Intenzionato a saettare dalle parti di un cinema politico, o meglio che del politico vuole fare il sottotesto fondante la sua ragion d’essere, Laila in Haifa dell’israeliano Amos Gitai non riesce a scrollarsi di dosso la mantella di film pretenzioso che vortica e vortica senza affondare mai il colpo.
Il cinema politico di Amos Gitai è un buco nell’acqua
Il bar di Laila (Maria Zreik) cura un’esposizione della rassegna fotografica dell’artista israeliano Gil (Tsahi Halevi), interessato più alla resa sociale della sua opera che al ritorno economico, tratteggiato come sorta di emanazione cinematografica dello stesso Gitai, da sempre critico e scettico dell’opera di governo del suo Paese di nascita. Il locale non impiega molto tempo a porsi come uno spazio dai caratteri idealistici e metafisici che richiamano la cristallina volontà di rendere l’oggetto filmico della mostra d’arte impegnata di Laila in Haifa come sovratesto stesso della pellicola, utilizzata a vetrina di una girandola di personaggi che interagiscono e scambiano opinioni nel pieno stile delle installazioni artistiche contemporanee.
Lo script del film presentato nella selezione ufficiale del Festival di Venezia 2020, curato dal regista assieme a Marie-José Sanselme, però traballa e non riesce a reggere a lungo la declinazione da pièce teatrale a cardine di interpretazioni lasciate libere di riconoscersi da sé in quanto tali e dalle quali la maschera ruzzola via, spunti puntellati ai piedi di un’impalcatura timorosa di non stimolare a sufficienza chi assiste sul piano della sensibilizzazione e per questo colpevole di scivolare rapidamente in uno sfiancante didascalismo.
A Laila in Haifa non basta il tema per convincere
L’intero film si configura seguendo lo schema dell’incontro tra due ragioni divergenti che non trovano la dimensione all’interno della quale potersi fecondare e aderire a vicenda, alla base delle quali si pone il bianco e nero degli attriti israeliano-palestinesi che si riflettono su un po’ tutti i personaggi che incontreremo in questo club della chiacchiera.
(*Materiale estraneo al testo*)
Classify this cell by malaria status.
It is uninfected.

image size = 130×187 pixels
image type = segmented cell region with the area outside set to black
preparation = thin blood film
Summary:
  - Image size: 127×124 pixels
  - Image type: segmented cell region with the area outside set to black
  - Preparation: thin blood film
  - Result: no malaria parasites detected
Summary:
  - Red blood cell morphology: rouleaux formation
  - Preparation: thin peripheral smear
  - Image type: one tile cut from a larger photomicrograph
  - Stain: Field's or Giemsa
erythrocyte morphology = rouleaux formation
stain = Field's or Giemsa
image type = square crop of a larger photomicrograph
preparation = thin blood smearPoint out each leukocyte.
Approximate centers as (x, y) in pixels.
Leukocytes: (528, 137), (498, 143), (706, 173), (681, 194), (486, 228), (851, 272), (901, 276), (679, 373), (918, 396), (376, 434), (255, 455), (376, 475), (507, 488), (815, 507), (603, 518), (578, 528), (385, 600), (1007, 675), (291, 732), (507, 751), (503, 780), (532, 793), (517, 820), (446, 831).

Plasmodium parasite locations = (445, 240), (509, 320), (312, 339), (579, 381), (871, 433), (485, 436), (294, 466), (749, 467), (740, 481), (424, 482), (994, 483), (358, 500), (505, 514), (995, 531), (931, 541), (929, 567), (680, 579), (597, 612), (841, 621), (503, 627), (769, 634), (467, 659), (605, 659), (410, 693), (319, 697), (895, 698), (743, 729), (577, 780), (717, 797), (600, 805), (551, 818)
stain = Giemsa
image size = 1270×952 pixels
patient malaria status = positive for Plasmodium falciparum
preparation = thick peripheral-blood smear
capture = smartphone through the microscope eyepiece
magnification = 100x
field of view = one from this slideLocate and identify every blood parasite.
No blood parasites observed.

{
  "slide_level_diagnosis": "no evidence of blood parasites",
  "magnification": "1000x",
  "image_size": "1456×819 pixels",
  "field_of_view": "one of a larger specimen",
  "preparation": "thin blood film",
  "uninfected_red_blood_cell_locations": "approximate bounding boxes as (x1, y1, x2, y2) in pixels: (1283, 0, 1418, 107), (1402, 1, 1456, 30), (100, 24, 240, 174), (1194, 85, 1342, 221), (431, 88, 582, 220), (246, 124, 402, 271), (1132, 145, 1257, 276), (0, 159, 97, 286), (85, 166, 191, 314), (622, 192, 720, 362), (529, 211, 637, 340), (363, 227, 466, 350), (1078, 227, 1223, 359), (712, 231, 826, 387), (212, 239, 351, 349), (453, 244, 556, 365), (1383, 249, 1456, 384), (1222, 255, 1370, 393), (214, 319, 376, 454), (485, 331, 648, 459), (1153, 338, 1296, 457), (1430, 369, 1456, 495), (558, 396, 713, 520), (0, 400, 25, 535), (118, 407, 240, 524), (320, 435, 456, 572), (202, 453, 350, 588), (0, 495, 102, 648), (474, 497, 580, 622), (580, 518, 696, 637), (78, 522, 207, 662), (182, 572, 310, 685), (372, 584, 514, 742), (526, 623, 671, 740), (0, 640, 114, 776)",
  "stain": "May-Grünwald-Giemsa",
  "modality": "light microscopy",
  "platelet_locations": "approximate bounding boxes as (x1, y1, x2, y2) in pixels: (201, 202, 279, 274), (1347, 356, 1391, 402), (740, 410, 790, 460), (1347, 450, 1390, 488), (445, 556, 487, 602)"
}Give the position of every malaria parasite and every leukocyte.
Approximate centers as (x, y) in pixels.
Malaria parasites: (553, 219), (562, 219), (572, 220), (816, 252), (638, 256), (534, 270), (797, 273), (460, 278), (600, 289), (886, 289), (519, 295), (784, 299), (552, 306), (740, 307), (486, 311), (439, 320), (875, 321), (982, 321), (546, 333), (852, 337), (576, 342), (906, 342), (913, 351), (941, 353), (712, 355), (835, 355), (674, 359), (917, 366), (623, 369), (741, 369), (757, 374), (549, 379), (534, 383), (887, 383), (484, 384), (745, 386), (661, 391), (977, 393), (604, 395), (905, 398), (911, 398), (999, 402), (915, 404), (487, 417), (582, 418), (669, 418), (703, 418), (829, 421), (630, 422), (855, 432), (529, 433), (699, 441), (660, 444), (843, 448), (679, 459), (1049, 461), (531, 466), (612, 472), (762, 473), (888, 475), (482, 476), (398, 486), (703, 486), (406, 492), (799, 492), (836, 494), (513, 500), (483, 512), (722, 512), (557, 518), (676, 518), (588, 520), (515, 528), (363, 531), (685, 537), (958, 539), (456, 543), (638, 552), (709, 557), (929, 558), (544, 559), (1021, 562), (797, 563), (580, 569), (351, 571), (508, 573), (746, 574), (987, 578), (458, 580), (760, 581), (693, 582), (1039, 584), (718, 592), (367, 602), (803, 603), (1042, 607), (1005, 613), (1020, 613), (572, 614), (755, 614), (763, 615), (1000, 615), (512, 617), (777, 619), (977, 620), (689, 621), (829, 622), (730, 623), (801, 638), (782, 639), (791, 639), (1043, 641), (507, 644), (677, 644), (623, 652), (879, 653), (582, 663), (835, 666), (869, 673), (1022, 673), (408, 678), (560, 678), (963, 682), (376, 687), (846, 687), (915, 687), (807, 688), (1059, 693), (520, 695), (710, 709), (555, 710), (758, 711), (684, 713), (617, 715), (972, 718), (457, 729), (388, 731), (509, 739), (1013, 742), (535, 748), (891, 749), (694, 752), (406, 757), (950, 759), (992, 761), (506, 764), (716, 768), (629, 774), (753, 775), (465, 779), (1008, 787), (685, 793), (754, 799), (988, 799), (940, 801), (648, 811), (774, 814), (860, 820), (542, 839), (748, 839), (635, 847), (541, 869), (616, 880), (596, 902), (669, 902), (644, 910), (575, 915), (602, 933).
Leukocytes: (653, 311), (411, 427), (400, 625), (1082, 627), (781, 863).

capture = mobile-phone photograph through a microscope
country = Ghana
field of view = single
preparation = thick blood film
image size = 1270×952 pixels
Può rimanere interessante il modo in cui Gitai decide di aprire e chiudere su queste marionette dalla battuta pronta tramite un’azione di focalizzazione che sfrutta la forza degli zoom per prendere e togliere dall’inquadratura, in un lavoro di evidenziazione che trae direttamente dal ruolo che spetta al fascio di luce sul palco teatrale nel concedere la parola a questo o quell’altro degli interpreti.
In ogni caso resta e non se ne va la sensazione di assistere a degli scambi che posseggono il sapore stantio di un preconfezionamento che svilisce il ruolo del portato sociale che il regista tiene a sottolineare in maniera così incisiva, imboccato e bloccato in binari a linea retta che percorrono tutti gli step ideali di un sentiero senza dubbio impervio e spinoso ma tratteggiato con toni da tesina di terza media.